◆ INSTRUCTION:
Report each line of the data below that contains the word "axis", copying the line in full. Matching is case-sensitive.

=====

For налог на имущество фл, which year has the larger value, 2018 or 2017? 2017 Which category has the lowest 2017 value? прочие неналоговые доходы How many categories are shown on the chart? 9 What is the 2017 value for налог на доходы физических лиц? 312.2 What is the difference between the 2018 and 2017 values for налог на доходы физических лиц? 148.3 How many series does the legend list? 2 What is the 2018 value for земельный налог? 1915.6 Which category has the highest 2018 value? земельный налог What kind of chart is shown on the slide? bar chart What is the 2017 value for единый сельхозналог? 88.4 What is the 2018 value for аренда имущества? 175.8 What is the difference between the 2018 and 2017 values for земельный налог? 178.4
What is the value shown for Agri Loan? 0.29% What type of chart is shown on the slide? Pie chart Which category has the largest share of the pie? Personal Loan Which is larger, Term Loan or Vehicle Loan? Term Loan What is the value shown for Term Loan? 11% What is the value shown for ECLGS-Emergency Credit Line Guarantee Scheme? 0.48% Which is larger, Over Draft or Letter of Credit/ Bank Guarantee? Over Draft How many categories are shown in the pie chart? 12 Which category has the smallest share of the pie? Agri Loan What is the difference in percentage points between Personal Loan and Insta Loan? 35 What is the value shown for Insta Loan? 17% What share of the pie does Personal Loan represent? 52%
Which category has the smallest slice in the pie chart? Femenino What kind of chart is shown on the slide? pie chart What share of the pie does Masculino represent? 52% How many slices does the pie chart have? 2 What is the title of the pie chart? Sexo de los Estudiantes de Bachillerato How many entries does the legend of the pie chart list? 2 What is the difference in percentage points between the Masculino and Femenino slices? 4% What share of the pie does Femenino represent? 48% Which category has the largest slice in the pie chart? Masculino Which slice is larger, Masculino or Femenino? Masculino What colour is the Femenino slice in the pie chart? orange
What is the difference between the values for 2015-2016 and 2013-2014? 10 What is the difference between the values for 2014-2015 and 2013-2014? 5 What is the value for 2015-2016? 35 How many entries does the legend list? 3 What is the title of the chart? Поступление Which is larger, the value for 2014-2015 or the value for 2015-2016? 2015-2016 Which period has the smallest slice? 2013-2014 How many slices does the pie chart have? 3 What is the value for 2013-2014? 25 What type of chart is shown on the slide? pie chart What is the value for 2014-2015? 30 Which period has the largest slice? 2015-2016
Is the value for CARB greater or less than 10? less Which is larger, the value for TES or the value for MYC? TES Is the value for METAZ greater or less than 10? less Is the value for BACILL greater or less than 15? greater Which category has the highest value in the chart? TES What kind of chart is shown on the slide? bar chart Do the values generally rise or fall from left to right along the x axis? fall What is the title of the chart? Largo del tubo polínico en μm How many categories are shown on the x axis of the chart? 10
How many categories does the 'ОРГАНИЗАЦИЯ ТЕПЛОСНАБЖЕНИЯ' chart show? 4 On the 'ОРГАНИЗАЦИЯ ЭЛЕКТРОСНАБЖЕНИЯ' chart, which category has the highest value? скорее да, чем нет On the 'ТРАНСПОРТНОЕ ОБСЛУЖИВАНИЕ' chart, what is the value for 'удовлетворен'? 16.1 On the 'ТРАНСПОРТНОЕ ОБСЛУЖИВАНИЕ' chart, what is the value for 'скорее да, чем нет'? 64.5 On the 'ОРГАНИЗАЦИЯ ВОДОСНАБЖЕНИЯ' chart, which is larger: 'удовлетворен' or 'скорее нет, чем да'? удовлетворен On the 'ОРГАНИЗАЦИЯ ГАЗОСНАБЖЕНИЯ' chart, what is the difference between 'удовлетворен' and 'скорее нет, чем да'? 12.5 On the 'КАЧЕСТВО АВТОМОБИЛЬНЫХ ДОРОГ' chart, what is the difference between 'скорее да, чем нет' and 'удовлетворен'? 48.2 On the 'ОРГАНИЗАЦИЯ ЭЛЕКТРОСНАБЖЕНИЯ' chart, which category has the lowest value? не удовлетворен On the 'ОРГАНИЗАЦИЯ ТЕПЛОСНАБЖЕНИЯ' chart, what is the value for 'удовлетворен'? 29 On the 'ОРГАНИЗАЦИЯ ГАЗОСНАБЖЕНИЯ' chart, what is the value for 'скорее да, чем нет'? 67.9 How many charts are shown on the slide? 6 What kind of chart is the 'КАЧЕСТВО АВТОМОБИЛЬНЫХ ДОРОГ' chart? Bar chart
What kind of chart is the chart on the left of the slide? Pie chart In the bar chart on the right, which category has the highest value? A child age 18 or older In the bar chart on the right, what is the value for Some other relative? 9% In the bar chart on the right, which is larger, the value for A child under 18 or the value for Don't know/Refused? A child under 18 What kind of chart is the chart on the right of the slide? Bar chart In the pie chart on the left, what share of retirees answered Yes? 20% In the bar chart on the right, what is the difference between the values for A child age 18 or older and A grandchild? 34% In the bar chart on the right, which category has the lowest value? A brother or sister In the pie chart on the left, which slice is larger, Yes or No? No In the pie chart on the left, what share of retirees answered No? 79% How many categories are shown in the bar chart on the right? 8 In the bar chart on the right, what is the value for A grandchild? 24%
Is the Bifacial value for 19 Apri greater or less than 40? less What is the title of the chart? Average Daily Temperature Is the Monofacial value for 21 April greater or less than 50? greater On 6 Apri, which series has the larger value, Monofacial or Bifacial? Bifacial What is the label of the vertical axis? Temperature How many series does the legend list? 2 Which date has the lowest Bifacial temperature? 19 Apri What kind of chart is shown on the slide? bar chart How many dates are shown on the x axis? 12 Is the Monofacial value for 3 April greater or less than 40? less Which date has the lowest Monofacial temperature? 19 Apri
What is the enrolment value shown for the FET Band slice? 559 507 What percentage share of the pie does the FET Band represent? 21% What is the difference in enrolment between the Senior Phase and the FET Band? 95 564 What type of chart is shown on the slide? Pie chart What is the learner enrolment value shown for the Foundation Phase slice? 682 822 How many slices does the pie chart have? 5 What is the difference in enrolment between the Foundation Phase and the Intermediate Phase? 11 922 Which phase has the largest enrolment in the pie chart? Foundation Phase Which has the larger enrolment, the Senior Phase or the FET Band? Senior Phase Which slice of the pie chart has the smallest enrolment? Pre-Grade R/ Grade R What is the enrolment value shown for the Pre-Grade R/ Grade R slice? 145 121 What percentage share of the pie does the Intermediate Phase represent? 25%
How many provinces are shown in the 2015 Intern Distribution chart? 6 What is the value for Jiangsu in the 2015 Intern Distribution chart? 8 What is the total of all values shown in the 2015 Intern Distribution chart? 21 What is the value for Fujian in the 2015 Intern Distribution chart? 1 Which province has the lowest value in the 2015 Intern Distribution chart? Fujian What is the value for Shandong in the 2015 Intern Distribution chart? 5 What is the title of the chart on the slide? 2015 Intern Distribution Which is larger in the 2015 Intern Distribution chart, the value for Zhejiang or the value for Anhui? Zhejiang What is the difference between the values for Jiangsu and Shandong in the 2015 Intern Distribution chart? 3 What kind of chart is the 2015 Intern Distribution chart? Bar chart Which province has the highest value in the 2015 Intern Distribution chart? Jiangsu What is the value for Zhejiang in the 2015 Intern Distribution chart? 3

=====

◆ EXPECTED OUTPUT:
Is the value for CARB greater or less than 10? less Which is larger, the value for TES or the value for MYC? TES Is the value for METAZ greater or less than 10? less Is the value for BACILL greater or less than 15? greater Which category has the highest value in the chart? TES What kind of chart is shown on the slide? bar chart Do the values generally rise or fall from left to right along the x axis? fall What is the title of the chart? Largo del tubo polínico en μm How many categories are shown on the x axis of the chart? 10
Is the Bifacial value for 19 Apri greater or less than 40? less What is the title of the chart? Average Daily Temperature Is the Monofacial value for 21 April greater or less than 50? greater On 6 Apri, which series has the larger value, Monofacial or Bifacial? Bifacial What is the label of the vertical axis? Temperature How many series does the legend list? 2 Which date has the lowest Bifacial temperature? 19 Apri What kind of chart is shown on the slide? bar chart How many dates are shown on the x axis? 12 Is the Monofacial value for 3 April greater or less than 40? less Which date has the lowest Monofacial temperature? 19 Apri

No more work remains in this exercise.